Dufresne, however, is reluctant to talk about his own expansion plans for Du’s: “This isn’t, ‘Welcome to shop one of 738.’ The plan is to make one and make it great, and see how it goes.” That’s fair, but everything about the shop — the logo and color scheme designed by Dufresne’s sister-in-law Ridge Carpenter (the coffee cups feature the molecular symbol for caffeine); the very specific look of the round, puffy doughnuts; and the open, airy space — feels primed to scale, and like a conscious appeal to the kind of young food lovers that have become a driving force in the city’s food scene right now.
Dufresne doesn’t think the traditional fine-dining model is actually dead, and he’s got plenty of ideas for a full-scale restaurant, but he readily admits that this feels like a very good time to be in the doughnut business: “For me, at least, while I wait on the sidelines a little bit and see how that fleshes out, I can be here having a ton of fun.”

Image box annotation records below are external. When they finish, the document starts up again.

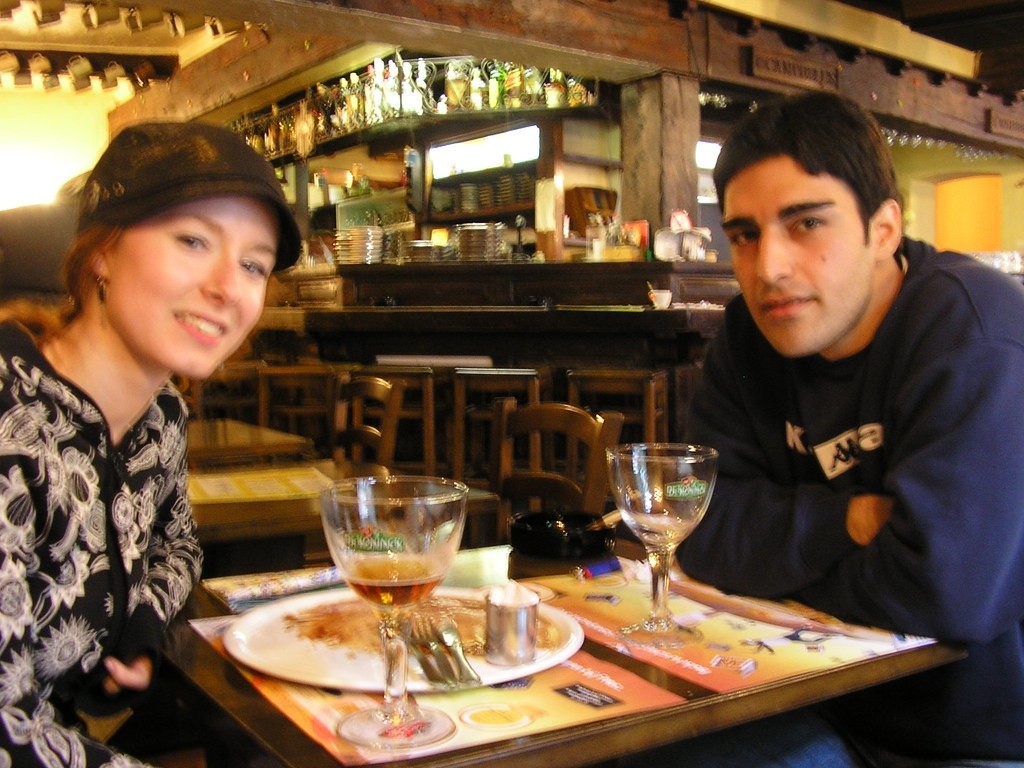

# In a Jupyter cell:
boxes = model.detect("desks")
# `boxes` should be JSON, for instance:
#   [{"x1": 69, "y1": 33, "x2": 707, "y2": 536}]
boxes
[
  {"x1": 161, "y1": 559, "x2": 967, "y2": 767},
  {"x1": 189, "y1": 453, "x2": 502, "y2": 542},
  {"x1": 187, "y1": 414, "x2": 315, "y2": 467}
]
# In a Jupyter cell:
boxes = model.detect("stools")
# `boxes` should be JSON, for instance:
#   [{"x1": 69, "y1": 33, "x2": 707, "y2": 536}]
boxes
[{"x1": 189, "y1": 360, "x2": 668, "y2": 518}]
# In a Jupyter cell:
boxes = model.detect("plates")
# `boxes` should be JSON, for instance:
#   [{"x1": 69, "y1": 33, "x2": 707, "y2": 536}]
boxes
[
  {"x1": 222, "y1": 588, "x2": 583, "y2": 692},
  {"x1": 333, "y1": 224, "x2": 381, "y2": 264},
  {"x1": 381, "y1": 222, "x2": 511, "y2": 265}
]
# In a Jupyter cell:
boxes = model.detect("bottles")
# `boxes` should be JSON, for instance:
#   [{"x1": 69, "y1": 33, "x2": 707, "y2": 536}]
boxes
[
  {"x1": 222, "y1": 48, "x2": 595, "y2": 157},
  {"x1": 585, "y1": 209, "x2": 711, "y2": 263}
]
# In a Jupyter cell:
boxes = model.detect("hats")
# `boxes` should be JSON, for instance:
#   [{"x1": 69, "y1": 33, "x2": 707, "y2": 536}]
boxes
[{"x1": 79, "y1": 122, "x2": 302, "y2": 273}]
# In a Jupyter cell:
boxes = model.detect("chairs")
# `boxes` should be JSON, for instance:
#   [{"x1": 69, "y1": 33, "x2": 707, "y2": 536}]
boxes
[
  {"x1": 492, "y1": 397, "x2": 625, "y2": 556},
  {"x1": 307, "y1": 371, "x2": 409, "y2": 563}
]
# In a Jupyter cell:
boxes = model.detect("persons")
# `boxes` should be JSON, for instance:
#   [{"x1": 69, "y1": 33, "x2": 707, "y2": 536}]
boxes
[
  {"x1": 0, "y1": 122, "x2": 305, "y2": 768},
  {"x1": 674, "y1": 91, "x2": 1024, "y2": 768}
]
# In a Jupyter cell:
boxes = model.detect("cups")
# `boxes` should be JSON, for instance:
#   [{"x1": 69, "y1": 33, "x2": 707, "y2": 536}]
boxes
[
  {"x1": 485, "y1": 596, "x2": 538, "y2": 665},
  {"x1": 648, "y1": 289, "x2": 672, "y2": 309}
]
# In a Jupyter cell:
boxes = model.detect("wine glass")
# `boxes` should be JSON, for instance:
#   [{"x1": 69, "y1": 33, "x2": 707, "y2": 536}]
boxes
[
  {"x1": 604, "y1": 442, "x2": 719, "y2": 649},
  {"x1": 319, "y1": 474, "x2": 467, "y2": 748}
]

It is fun, and when the shop opens — the debut is currently slated for April 26 — it is easy to imagine throngs of people lining up to taste, and photograph, Dufresne’s doughnuts with a glass of coffee milk. Other flavor ideas include peanut butter yuzu and pistachio pink lemonade. The s’mores flavor has been shelved in favor of Mexican hot chocolate and malted coffee varieties. Dufresne’s debating a PH doughnut based on Hermé’s macarons. He also wants to add cocktails a few nights a week, and loves the idea of an “Old-fashioned squared,” which is to say an old-fashioned (doughnut) paired with an Old Fashioned (drink). He mentions the possibility of doughnuts flavored to taste like daiquiris or Negronis, too. And he still needs to get that Creamsicle flavor just right. In doughnuts, really, the chef may have found a distinct vessel for boundless creativity.
“My daughters think it’s cool that I’m a chef,” Dufresne says, “but they think it’s amazing now that I have a doughnut shop.”